A well-regarded, popular blogger recently reiterated this fallacy to my dismay. Someone who, coincidentally, I unsubscribed from a while back due to the fact that 2/3 of their posts felt forced and unrewarding. The bloggers that wake up and think “Oh shit, it’s Thursday, I have to write a blog post,” are doing their readers a huge disservice. If you have nothing inspired or compelling to say, then please, for the love of Buddha, don’t go to your desk out of some misplaced sense of obligation, look around the room and proceed to write an “I Love Lamp” blog post. That’s how readers become skimmers and in some cases then become ex-readers.

I Love Lamp on Vimeo.

Having vented all that, I have to grudgingly admit that I’m apparently wrong. People guilty of these infractions still somehow manage success. Notorious tone-deaf, grammar-spazs and halfwits; gratuitous posters, shills and poseurs; people that have shamelessly embraced their narcissism (rather than only tolerating it, like I do) have won baffling acclaim and lucrative collaborations.

While opining on this mind-screw, an observant colleague pointed out that part of the wide ranging discrepancy about who thinks what is best for travel blogging is that travel bloggers (and their readers) can kinda-sorta be dropped into two categories:

1.    The people that started out as writers
2.    Everyone else

Both categories have produced great travel bloggers (and terrible travel bloggers), but the people that inspire the most severe garment rending are usually from the ‘everyone else’ category. For whatever reason, this group is heavy on the ex-marketing types, corporate escapees, self-styled entrepreneurs and folks under the impression that they’ve collected an entire lifetime of wisdom by age 26, then feel compelled to don their Captain Profundity helmets and advise others with dangerously misplaced authority. For the same reason that I don’t recognize or understand the nuances from their perspectives, they seem oblivious or dismissive of tone, structure and/or even a passing attempt at creativity – failings that scream out at me every time I (don’t) see them.

Then there are the ones who won’t (or can’t) proof for basic grammar. I don’t even know what to say here. One hesitates to disparage people who genuinely, for whatever brain-wiring reason, can’t recognize proper grammar. But it seems that the people guilty of this are more often than not brazen SEO whores looking to pad page views rather than write something readable that might earn and keep a dedicated audience, making it difficult to summon any sympathy.

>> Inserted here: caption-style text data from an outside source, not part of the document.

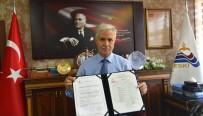 POTASYUM - Büyükşehir'in Laboratuvarları Akredite Edildi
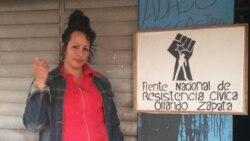 Yanela Reyes opina sobre el reinicio del curso escolar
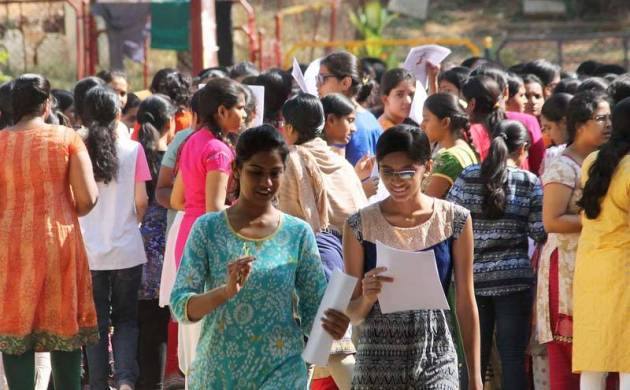 Gender discrimination: Colleges in Bengaluru have higher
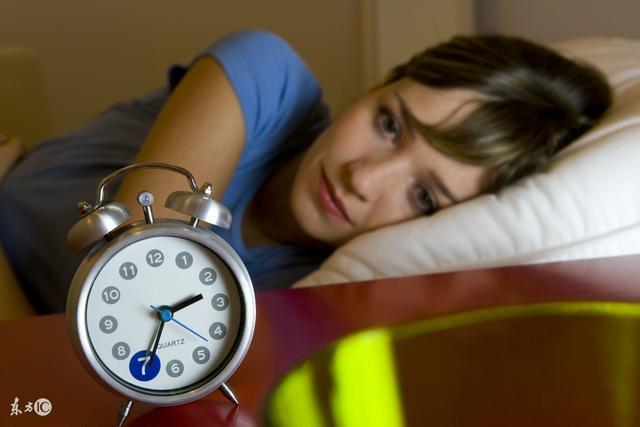 喝咖啡竟有利于睡眠?7种你不知道的助眠方法!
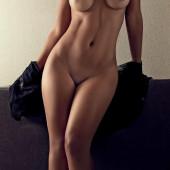 Samantha Rodriguez playboy nudes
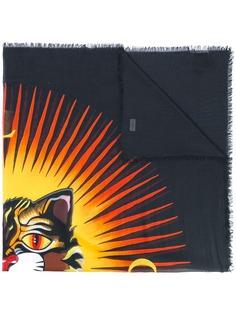Gucci платок с принтом Angry Cat
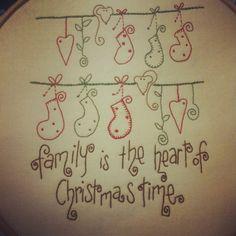 Christmas Stitchery | Flickr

And I should remind people here, I’ve never taken a writing class. I don’t really know any of this stuff myself – at least not well enough to explain or teach it. That I’m simply writing by ear and these writer shortcomings are still so painful to my eyes means that properly trained writers (and, more importantly, editors) must be routinely reduced to tears when trolling travel blogs.

So, who should existing and new travel bloggers listen to? The disappointed, wistful great granddad or the easily impressed, circle-jerk kids?